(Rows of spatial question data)
* START *

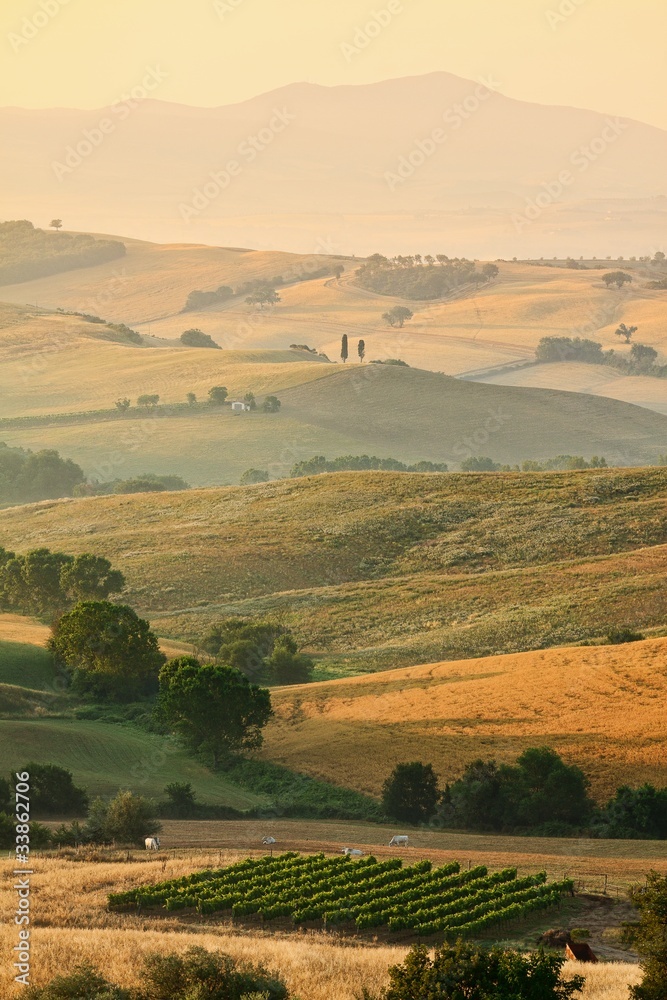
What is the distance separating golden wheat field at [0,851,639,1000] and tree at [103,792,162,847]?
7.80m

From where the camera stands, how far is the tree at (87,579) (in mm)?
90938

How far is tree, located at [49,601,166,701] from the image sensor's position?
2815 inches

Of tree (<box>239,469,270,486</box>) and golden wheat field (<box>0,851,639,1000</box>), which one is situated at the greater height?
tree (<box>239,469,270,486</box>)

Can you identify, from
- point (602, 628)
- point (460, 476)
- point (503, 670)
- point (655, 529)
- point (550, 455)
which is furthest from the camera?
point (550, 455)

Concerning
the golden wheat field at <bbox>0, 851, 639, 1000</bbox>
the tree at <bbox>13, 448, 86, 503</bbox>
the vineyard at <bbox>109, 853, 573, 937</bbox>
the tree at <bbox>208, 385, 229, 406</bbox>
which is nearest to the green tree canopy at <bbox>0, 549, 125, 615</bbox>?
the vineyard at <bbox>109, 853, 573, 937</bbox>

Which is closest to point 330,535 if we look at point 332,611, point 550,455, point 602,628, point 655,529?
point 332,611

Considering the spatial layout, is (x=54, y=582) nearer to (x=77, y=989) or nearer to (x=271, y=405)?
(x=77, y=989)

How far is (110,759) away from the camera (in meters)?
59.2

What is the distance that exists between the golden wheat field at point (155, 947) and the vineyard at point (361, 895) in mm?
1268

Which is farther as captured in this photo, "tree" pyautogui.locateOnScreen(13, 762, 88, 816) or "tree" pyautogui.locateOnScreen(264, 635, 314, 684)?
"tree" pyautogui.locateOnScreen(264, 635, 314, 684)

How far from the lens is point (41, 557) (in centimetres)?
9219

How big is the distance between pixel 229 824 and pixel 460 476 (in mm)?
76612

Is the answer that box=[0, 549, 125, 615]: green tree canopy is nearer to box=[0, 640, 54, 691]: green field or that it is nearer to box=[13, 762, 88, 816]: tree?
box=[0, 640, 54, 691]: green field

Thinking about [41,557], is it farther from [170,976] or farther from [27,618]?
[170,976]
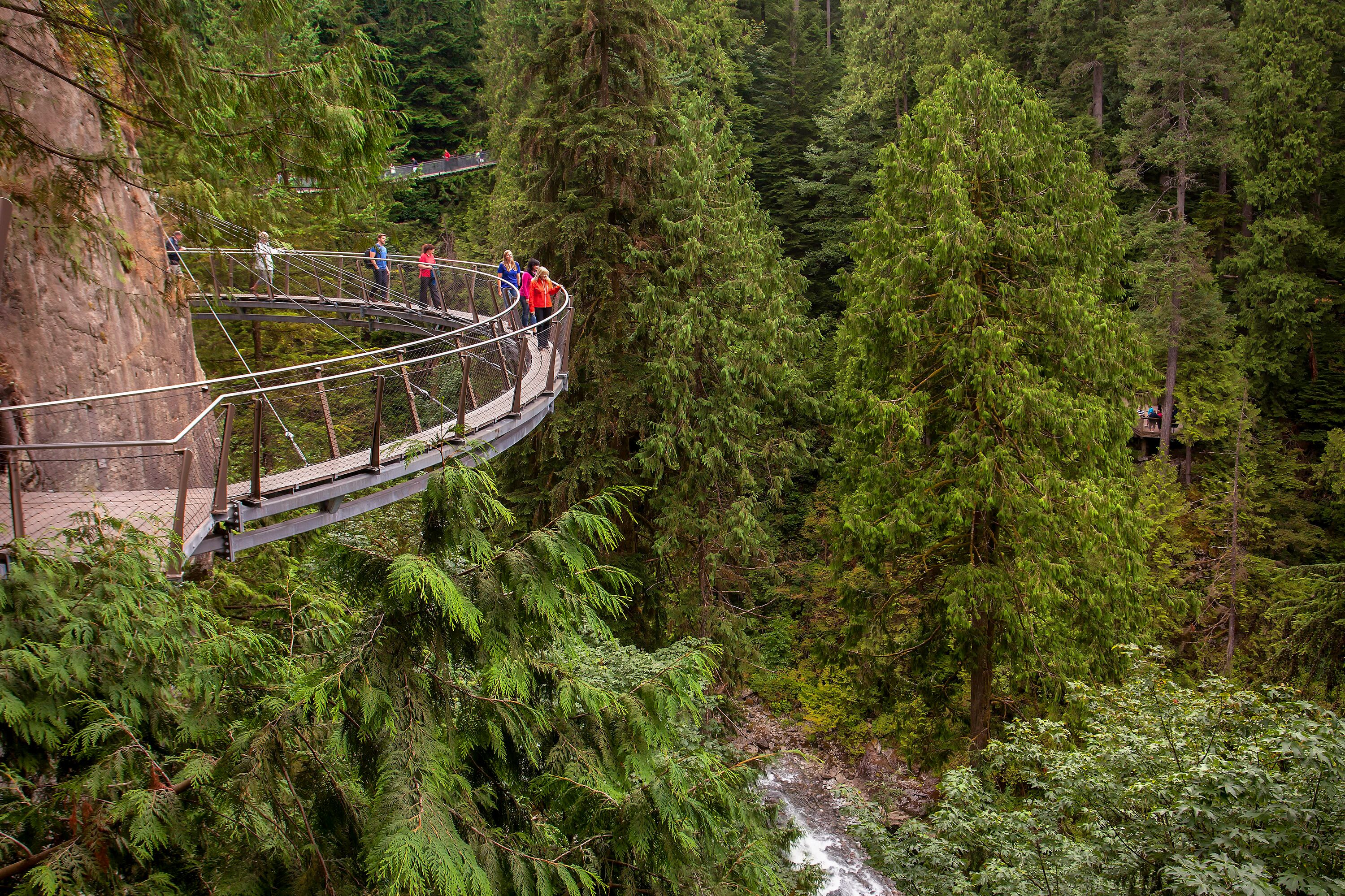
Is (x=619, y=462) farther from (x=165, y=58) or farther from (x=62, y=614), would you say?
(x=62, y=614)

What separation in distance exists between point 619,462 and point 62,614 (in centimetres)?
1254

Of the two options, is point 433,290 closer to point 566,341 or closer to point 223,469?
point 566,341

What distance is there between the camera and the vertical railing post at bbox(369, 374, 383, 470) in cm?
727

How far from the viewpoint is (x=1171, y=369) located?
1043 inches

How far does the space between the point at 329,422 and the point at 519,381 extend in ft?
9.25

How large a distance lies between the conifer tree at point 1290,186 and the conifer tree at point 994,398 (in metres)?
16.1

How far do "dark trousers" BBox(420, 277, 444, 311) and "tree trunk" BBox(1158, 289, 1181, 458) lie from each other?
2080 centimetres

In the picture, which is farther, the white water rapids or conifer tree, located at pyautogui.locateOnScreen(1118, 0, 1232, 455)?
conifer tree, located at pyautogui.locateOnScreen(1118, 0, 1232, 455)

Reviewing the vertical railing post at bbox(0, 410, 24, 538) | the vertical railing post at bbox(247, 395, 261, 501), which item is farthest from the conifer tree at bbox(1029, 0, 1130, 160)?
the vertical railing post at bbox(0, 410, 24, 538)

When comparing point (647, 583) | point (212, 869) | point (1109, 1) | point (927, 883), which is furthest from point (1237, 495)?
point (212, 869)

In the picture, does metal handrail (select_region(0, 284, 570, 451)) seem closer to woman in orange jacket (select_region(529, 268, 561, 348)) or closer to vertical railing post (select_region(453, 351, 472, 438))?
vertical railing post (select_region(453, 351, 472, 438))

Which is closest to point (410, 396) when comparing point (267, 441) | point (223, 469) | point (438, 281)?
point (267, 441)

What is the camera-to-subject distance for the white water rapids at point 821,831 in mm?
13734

* END *
* START *

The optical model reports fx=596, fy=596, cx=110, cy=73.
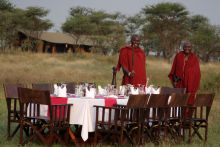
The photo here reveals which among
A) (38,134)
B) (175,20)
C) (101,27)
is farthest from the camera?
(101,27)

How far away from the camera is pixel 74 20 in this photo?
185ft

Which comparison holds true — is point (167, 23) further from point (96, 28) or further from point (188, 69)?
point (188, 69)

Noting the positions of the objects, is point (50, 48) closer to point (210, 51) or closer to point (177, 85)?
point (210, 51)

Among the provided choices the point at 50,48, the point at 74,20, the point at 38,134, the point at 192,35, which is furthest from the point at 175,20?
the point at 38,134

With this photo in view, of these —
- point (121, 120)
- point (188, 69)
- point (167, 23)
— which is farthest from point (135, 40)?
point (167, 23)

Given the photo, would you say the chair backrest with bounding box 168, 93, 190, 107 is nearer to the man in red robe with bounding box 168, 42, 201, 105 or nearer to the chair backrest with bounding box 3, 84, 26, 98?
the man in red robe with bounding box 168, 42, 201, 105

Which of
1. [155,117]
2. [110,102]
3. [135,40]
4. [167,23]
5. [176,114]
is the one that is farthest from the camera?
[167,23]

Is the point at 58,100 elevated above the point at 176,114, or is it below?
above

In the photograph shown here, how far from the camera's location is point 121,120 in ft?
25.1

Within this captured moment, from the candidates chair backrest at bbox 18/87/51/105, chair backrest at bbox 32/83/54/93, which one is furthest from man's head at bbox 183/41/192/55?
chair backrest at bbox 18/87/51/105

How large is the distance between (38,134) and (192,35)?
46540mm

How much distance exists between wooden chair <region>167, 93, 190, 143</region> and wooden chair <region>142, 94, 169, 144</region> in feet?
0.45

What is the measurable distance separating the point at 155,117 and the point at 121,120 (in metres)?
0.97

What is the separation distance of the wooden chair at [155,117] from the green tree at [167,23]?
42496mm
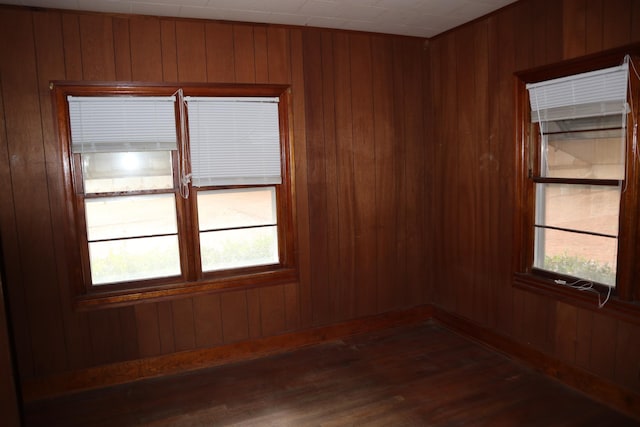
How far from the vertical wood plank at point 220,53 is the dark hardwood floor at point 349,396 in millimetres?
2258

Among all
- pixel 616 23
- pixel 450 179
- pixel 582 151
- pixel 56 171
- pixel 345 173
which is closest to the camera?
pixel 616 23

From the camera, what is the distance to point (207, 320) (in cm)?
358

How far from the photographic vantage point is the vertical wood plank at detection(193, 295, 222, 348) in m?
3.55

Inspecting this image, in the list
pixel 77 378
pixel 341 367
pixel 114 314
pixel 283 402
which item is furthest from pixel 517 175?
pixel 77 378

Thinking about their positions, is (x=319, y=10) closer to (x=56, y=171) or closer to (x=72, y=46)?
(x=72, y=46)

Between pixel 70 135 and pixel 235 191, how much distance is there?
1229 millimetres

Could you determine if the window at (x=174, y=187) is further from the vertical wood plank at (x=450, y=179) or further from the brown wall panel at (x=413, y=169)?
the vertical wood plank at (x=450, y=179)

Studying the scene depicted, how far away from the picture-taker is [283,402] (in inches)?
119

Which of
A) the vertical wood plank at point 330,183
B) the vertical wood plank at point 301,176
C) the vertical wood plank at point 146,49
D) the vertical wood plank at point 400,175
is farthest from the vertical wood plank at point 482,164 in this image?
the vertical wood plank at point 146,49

* END *

§ **Stated task**
Copy verbatim the part of the records that begins with the line containing "from each other?" and ends with the line containing "2080 centimetres", both included.

§ **Task response**
How far do "dark trousers" BBox(420, 277, 444, 311) and "tree trunk" BBox(1158, 289, 1181, 458) lie from each other?
2080 centimetres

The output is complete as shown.